As anyone who has raised children will acknowledge, there is no single, best way to parent.  Different kids, even within the same family, need different approaches.  Similarly, children need different approaches in education.  Just as we let parents choose how best to raise their children, we should defer to their judgment in how those children should be educated.  Just because we’ve seen what works for some, doesn’t mean we should substitute our judgment for those who are closer to and have a greater interest in each child.

If standards mean anything, they drive the content of testing which in turn drives the methods of instruction.  So, to impose a single set of national standards on the entire country is essentially imposing a single way to educate all children. 

President George W. Bush warned us against this approach, telling the Republican National Convention in 2000: “One size does not fit all when it comes to educating our children, so local people should control local schools.” 

And as he said during the presidential debates: “I don’t believe in national testing. I believe that local folks ought to develop their own tests and their own standards because I strongly believe in local control of schools.”

He was right and national standards are wrong. But good and smart people sometimes still press for a nationalized system of education because they’ve grown impatient.  Education reform has made painfully slow progress.  Some just want to make a Great Leap Forward and solve our education problems in one fell swoop.  The American political system is not designed for radical social and political transformations – and for good reason.  When we make radical leaps we sometimes jump off a cliff without realizing it.  The American system is designed for gradualism, with local experimentation and learning.  It frustratingly doesn’t allow us to instantly solve our problems but it prevents us from making horrible mistakes.

Despite the dangers of hubris and impatience, some good and smart people still press for national standards.  They think they know enough about how other people’s children should be educated and they can’t wait for gradual progress while students’ lives are being destroyed.  They are convinced that building a nationalized system of education will allow good and smart people like themselves to make better decisions more quickly.

Here they are suffering from political naiveté.  Once it is built, a nationalized system of education will inevitably come under the control of the most powerful and most organized groups with a desire to protect entrenched interests.  Even if a nationalized system of education is built by good and smart people, over time it is the unions and their allies that will dominate it. 

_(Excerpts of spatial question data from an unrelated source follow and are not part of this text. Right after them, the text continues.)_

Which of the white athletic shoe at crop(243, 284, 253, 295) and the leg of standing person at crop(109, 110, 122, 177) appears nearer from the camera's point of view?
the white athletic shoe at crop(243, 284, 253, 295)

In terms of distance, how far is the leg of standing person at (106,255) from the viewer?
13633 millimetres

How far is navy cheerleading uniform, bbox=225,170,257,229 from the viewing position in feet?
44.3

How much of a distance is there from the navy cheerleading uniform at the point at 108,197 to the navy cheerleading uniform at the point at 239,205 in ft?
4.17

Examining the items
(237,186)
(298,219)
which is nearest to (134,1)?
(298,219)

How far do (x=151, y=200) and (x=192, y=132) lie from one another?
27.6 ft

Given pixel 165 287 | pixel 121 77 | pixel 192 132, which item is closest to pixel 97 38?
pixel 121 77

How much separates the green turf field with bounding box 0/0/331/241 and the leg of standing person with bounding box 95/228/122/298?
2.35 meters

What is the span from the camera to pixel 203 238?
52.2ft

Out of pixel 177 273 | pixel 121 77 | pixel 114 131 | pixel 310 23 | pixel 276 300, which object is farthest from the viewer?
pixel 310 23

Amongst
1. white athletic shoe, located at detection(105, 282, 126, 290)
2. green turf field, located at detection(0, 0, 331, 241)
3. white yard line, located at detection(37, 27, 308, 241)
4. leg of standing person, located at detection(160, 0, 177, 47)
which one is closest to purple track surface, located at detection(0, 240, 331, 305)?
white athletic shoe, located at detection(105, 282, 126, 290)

As I wrote in the Wall Street Journal: “Reformers would do well to remember that they are politically weaker than teacher unions and other entrenched interests. Minority religions shouldn’t favor building national churches because inevitably it won’t be their gospel being preached.”

As tempting as it is for people of good will who see the problems of our education system and think they know better ways of doing things, it is important to resist the impulse to impose a national solution.  You may not know the better way for everyone; you need to work with parents and localities to gradually experiment with reforms; and you shouldn’t imagine that you will be the one in charge of the national solution.  Avoid the dangers of hubris, impatience, and naiveté while pressing forward with the gradual experimentation of choice and competition.